**MATERIAL FOR THIS TASK**

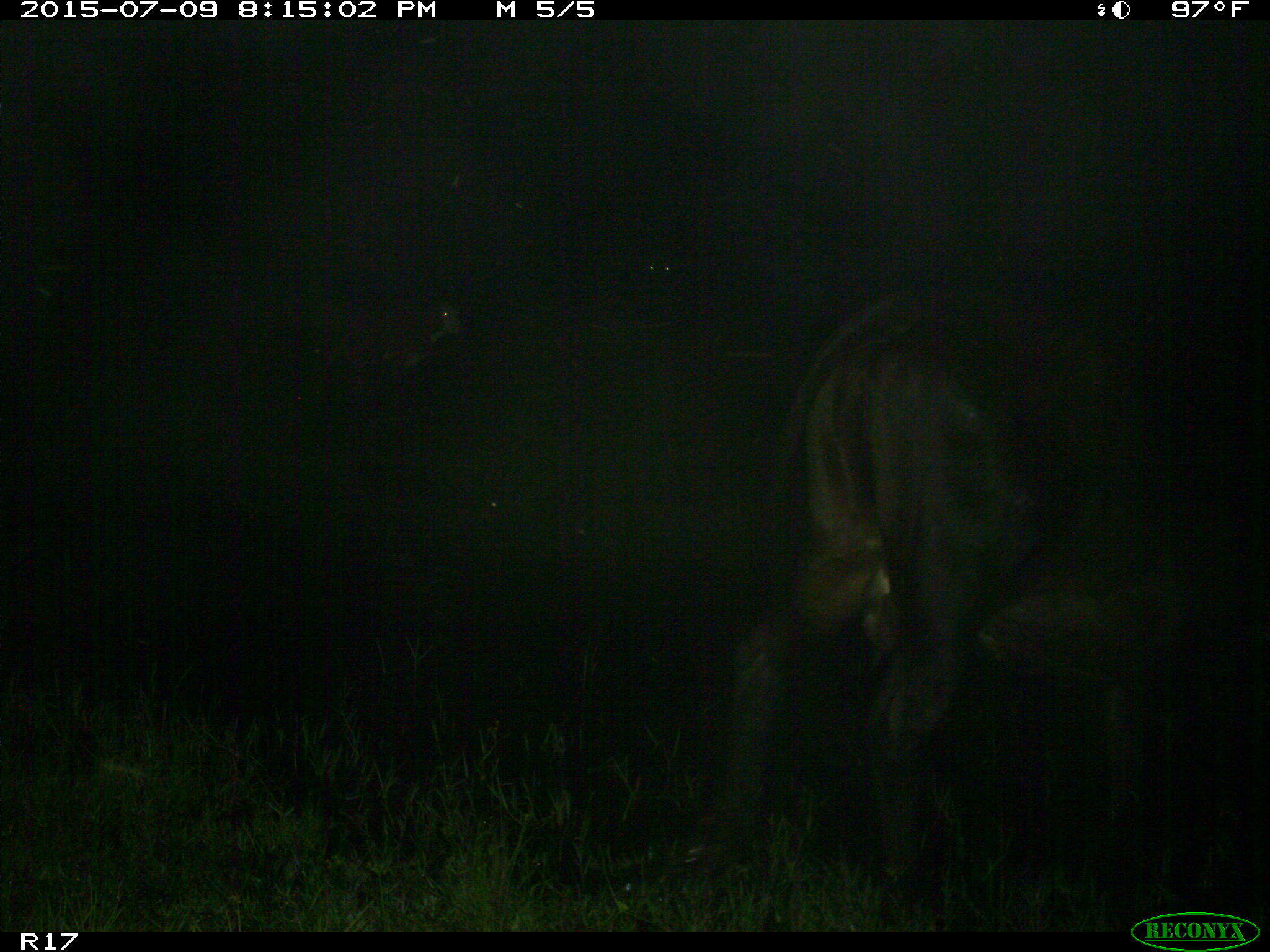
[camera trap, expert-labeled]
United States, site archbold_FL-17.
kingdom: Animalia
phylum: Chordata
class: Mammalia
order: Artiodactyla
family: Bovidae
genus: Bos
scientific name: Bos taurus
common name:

**WHAT TO WORK ON**
With the line containing "class: Mammalia" as the first, output each line through the final line of the entries above, exactly.

**WRITTEN REPLY**
class: Mammalia
order: Artiodactyla
family: Bovidae
genus: Bos
scientific name: Bos taurus
common name:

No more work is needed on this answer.